• [TEXT PASSAGE]
++++++++++
When are root canals from your Dolton dentist necessary?
Before we talk about why root canal treatment is needed, let’s clear up the most common myth in dentistry. No, a root canal procedure is not painful, hazardous, or any of the other horrible things you’ve probably heard. It is a common dental procedure, much like filling a cavity. The process is comfortable and efficient, and the results are highly predicable.
A root canal is a space inside of the tooth root, which is connected to the pulp chamber in the upper part of the tooth. Inside of these spaces are nerves, vessels, and other soft tissue, known as dental pulp. A root canal procedure is simply a technique for removing this pulp, cleaning out the chamber and canal, then sealing out bacteria. So, why would we need to take the pulp out of a tooth? It is virtually always for one of two reasons. Either the pulp is infected, or it is injured.
Untreated cavities are the most common cause of infected dental pulp. Decay begins in the enamel, and then chews into the dentin layer. If allowed to continue, it will erode away the dentin until the pulp in the center of the tooth is exposed, making it vulnerable to bacteria. Deep fractures, broken teeth, or severely worn teeth can also give bacteria a passageway to the center of the tooth.
++++++++++
• [Dataset entries]

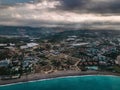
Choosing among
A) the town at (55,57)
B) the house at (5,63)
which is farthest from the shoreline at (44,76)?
the house at (5,63)

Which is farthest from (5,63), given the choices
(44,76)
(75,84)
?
(75,84)

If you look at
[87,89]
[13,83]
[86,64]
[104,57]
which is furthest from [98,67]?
[13,83]

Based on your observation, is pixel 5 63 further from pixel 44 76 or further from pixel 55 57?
pixel 55 57

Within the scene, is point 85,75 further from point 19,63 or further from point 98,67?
point 19,63

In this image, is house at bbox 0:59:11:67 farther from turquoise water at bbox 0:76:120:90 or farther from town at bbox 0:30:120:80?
turquoise water at bbox 0:76:120:90

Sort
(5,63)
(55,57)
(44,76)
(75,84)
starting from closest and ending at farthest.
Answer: (75,84) → (44,76) → (5,63) → (55,57)

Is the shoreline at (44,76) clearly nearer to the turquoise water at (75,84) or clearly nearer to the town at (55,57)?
the turquoise water at (75,84)
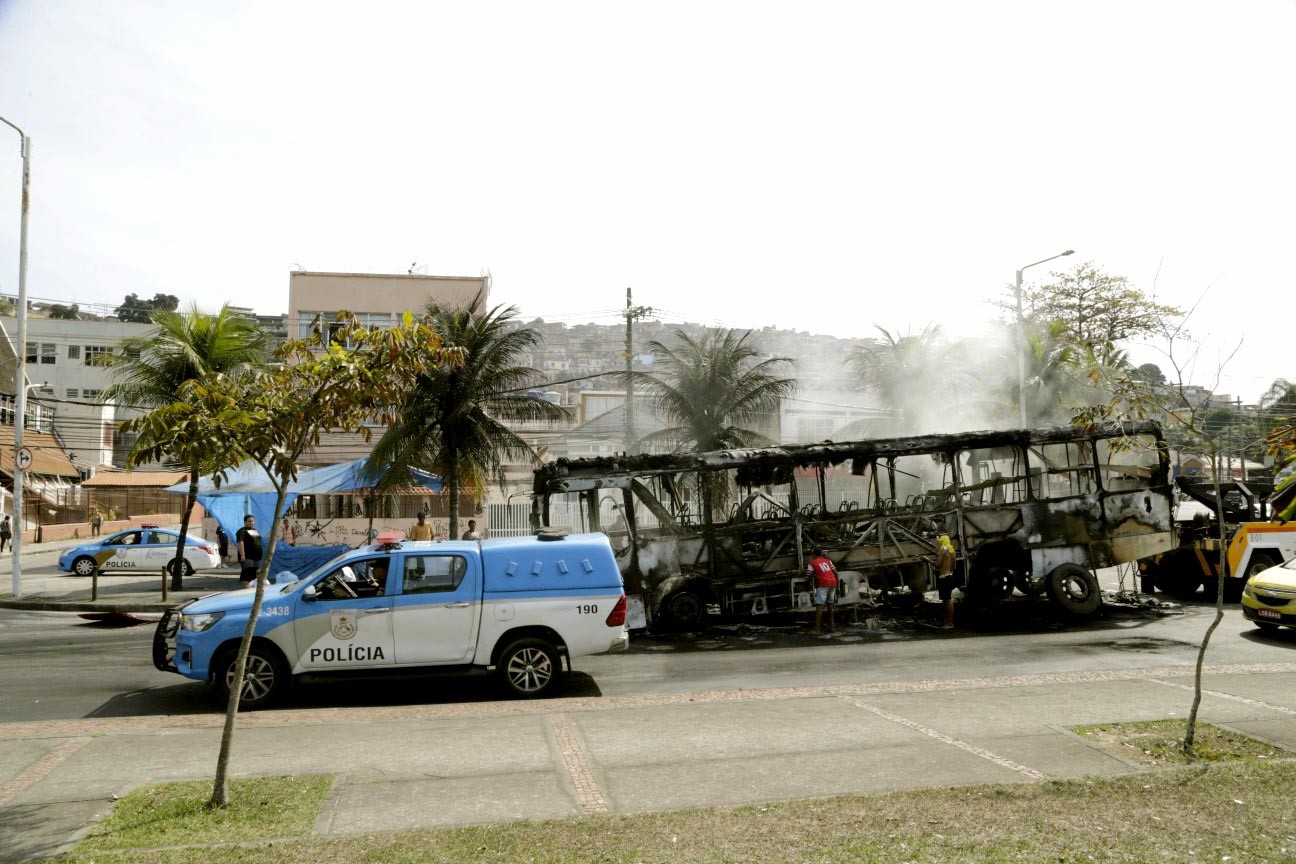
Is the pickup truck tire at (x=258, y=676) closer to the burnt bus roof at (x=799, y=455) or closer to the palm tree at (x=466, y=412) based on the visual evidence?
the burnt bus roof at (x=799, y=455)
++++++++++
• [YOUR INSTRUCTIONS] In the root canal text, condense the paragraph beginning "Untreated cavities are the most common cause" into a bulleted list that keeps its main facts.

• [THE COMPLETED TASK]
- Untreated cavities are the most common cause of infected dental pulp.
- Decay starts in the enamel and then moves into the dentin layer.
- If it continues, it erodes the dentin until the pulp at the tooth's center is exposed and vulnerable to bacteria.
- Deep fractures, broken teeth, or severely worn teeth can also give bacteria a passageway to the center of the tooth.